Alzheimer’s disease (AD) is a progressive, neurodegenerative disorder with a significant impact, especially on elderly people. Although no current treatment is available for AD, several studies have been conducted to discover alternative remedies capable of managing its symptoms and slowing the progression. Accordingly, herein we analysed the phenolic composition and investigated the defatted aqueous methanol extract (DAE) of Carpoxylon macrospermum H.Wendl. & Drude (Family Arecaceae) leaves against key enzymes in addition to oxidative and inflammatory markers involved in AD progression.

Methods

NMR and mass spectrometry elucidated the phenolic compounds. Human carbonic anhydrase (hCA), human acetyl cholinesterase (AChE), and cyclo-oxygenase 2 (COX-2) inhibitor screening kits were used to assess the enzyme-inhibitory potential. Lipo-poly saccharide (LPS)-induced murine macrophage (RAW 264.7) in vitro model was used to test the anti-inflammatory effect. Molecular docking studies were conducted using AutoDock Vina.

Results

Chlorogenic acid (1), rutin (2), hesperidin (3), vanillic acid (4), and p-hydroxybenzoic acid (5) have been isolated. The DAE and compounds 2 and 4 significantly inhibited hCA enzyme with IC50 equivalent to 0.160 ± 0.008, 0.243 ± 0.012, and 0.290 ± 0.015 µg/mL, and AChE enzyme with an IC50 corresponding to 3.732 ± 0.13, 0.868 ± 0.03, and 0.597 ± 0.02 µg/mL, respectively.

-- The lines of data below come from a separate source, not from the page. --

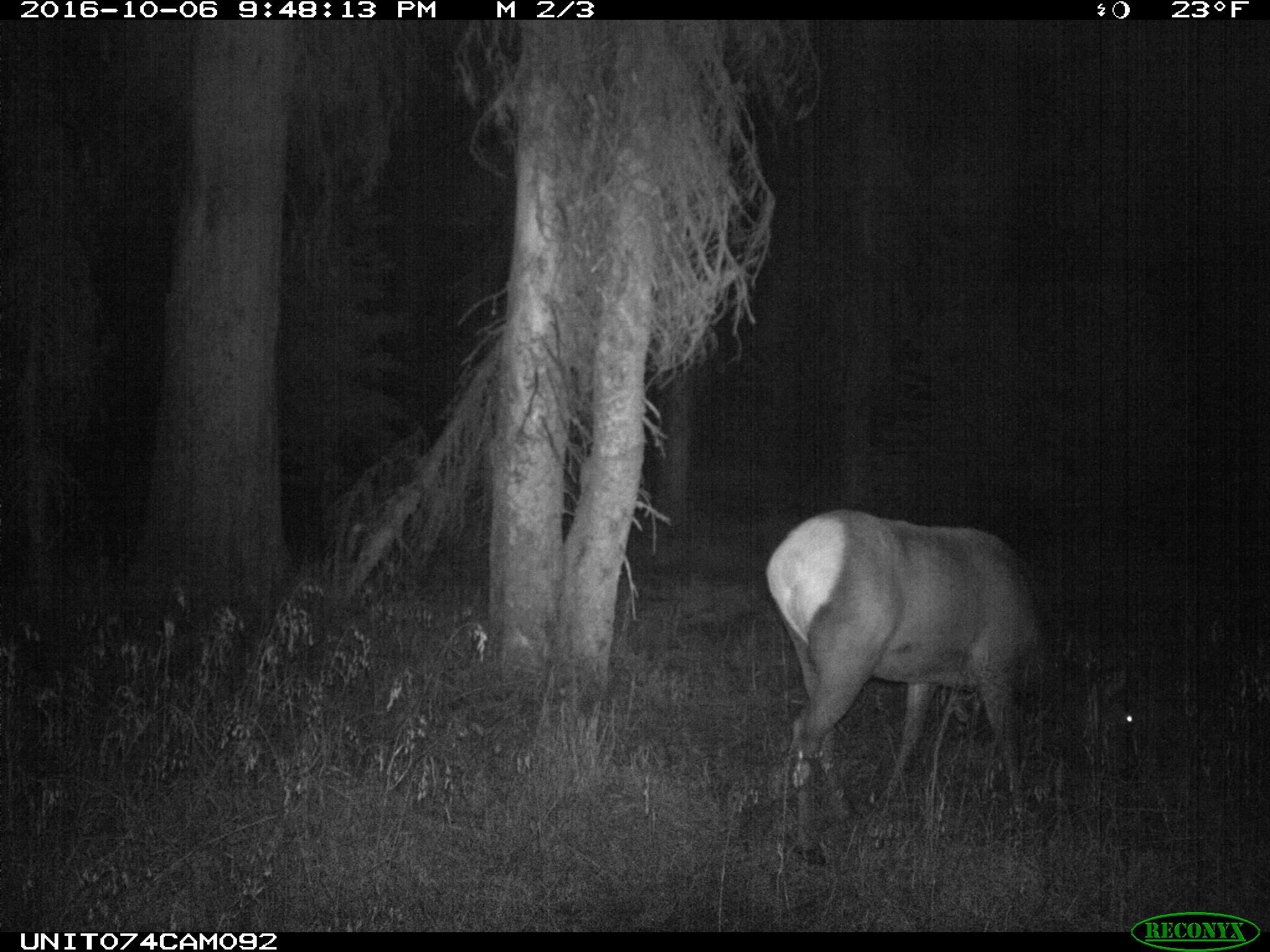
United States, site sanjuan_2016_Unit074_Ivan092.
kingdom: Animalia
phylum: Chordata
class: Mammalia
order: Artiodactyla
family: Cervidae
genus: Cervus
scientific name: Cervus elaphus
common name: red deer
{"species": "Cervus elaphus (red deer)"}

Additionally, they demonstrated potent anti-inflammatory activity by inhibiting the COX-2 enzyme with IC50 values of 4.602 ± 0.17, 2.806 ± 0.10, and 0.849 ± 0.03 µg/mL, respectively. The DAE, 2 and 4 reduced IL-2 to 3.49 ± 0.12—7.018 ± 0.24 pg/mL; IL-4 to 6.019 ± 0.21–12.07 ± 0.41 pg/mL, and TNF-α to 323.65 ± 11.10–501.88 ± 17.21 pg/mL, respectively. Western blotting revealed a decrease in iNOS protein expression. Rutin showed improved docking scores (-8.92 and -7.92 kcal/mol) with AChE and hCA, while 100 ns Molecular Dynamc Simulations (MDS) showed that rutin maintained stable interactions with the proteins throughout the simulations.

Conclusion

C. macrospermum extract and its phenolics are promising candidates for AD management, though additional in vivo and clinical studies are needed.